Short exercise => Rewrite every one of the records below as a numbered list, leaving out the blank lines.

(Records from a dataset)
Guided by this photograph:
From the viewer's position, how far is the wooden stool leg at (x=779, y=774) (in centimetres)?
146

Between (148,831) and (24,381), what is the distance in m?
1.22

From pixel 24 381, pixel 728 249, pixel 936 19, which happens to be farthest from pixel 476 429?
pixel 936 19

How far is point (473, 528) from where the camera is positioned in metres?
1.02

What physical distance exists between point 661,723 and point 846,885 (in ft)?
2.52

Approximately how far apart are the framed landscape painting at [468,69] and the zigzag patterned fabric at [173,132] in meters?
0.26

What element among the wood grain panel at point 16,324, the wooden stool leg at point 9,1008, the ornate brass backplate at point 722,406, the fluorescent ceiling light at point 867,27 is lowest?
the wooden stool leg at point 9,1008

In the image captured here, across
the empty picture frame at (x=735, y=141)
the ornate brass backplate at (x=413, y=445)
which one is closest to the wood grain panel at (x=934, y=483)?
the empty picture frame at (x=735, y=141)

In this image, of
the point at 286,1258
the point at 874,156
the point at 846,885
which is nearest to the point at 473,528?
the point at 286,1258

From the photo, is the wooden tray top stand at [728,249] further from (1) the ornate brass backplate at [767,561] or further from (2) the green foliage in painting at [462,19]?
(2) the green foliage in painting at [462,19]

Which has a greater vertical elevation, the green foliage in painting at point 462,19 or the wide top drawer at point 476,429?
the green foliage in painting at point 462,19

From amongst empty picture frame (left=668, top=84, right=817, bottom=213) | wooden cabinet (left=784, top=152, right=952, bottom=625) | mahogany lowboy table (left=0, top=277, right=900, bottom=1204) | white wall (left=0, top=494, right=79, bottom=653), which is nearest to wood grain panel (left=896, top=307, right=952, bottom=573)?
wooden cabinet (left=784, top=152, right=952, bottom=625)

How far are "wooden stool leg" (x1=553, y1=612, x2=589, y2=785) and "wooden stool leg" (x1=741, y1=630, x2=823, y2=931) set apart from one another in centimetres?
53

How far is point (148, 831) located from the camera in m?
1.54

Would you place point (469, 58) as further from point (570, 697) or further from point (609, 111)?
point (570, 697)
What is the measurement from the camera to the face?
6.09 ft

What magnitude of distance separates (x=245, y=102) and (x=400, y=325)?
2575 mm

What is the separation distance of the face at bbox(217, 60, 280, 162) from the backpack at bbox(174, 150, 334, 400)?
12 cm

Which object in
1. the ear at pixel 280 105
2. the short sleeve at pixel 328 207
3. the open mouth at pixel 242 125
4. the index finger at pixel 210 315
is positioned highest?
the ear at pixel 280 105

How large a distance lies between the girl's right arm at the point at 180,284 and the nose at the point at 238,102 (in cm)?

Full solution =>
1. Guided by this photograph:
2. From the viewer's position, how far is the wooden stool leg at (x=779, y=774) (in centimetres)?
3. 146
4. Between (148,831) and (24,381), what is the distance in m?
5. 1.22
6. From pixel 24 381, pixel 728 249, pixel 936 19, which happens to be farthest from pixel 476 429?
7. pixel 936 19
8. How far is point (473, 528) from where the camera is positioned in metres?
9. 1.02
10. What physical distance exists between point 661,723 and point 846,885 (in ft)?
11. 2.52
12. Approximately how far apart are the framed landscape painting at [468,69] and the zigzag patterned fabric at [173,132] in meters?
13. 0.26
14. What element among the wood grain panel at point 16,324, the wooden stool leg at point 9,1008, the ornate brass backplate at point 722,406, the fluorescent ceiling light at point 867,27 is lowest?
15. the wooden stool leg at point 9,1008
16. In the image captured here, across
17. the empty picture frame at (x=735, y=141)
18. the ornate brass backplate at (x=413, y=445)
19. which one is closest to the wood grain panel at (x=934, y=483)?
20. the empty picture frame at (x=735, y=141)
21. In this image, of
22. the point at 286,1258
23. the point at 874,156
24. the point at 846,885
25. which is nearest to the point at 473,528?
26. the point at 286,1258
27. From the photo, is the wooden tray top stand at [728,249] further from (1) the ornate brass backplate at [767,561] or further from (2) the green foliage in painting at [462,19]?
28. (2) the green foliage in painting at [462,19]
29. Which has a greater vertical elevation, the green foliage in painting at point 462,19 or the wide top drawer at point 476,429?
30. the green foliage in painting at point 462,19
31. From amongst empty picture frame (left=668, top=84, right=817, bottom=213) | wooden cabinet (left=784, top=152, right=952, bottom=625) | mahogany lowboy table (left=0, top=277, right=900, bottom=1204) | white wall (left=0, top=494, right=79, bottom=653), which is nearest to wood grain panel (left=896, top=307, right=952, bottom=573)?
32. wooden cabinet (left=784, top=152, right=952, bottom=625)
33. How far are "wooden stool leg" (x1=553, y1=612, x2=589, y2=785) and "wooden stool leg" (x1=741, y1=630, x2=823, y2=931) set apart from one another in centimetres?
34. 53
35. How far is point (148, 831) located from the camera in m?
36. 1.54
37. Would you place point (469, 58) as further from point (570, 697) or further from point (609, 111)?
38. point (570, 697)
39. What is the measurement from the camera to the face?
40. 6.09 ft
41. What magnitude of distance separates (x=245, y=102) and (x=400, y=325)?
42. 2575 mm
43. What is the separation distance of the face at bbox(217, 60, 280, 162) from the backpack at bbox(174, 150, 334, 400)?
44. 12 cm
45. Which object in
46. 1. the ear at pixel 280 105
47. 2. the short sleeve at pixel 328 207
48. 3. the open mouth at pixel 242 125
49. 4. the index finger at pixel 210 315
50. is positioned highest?
51. the ear at pixel 280 105
52. How large a distance lies between the girl's right arm at the point at 180,284 and the nose at the point at 238,102 (in cm)?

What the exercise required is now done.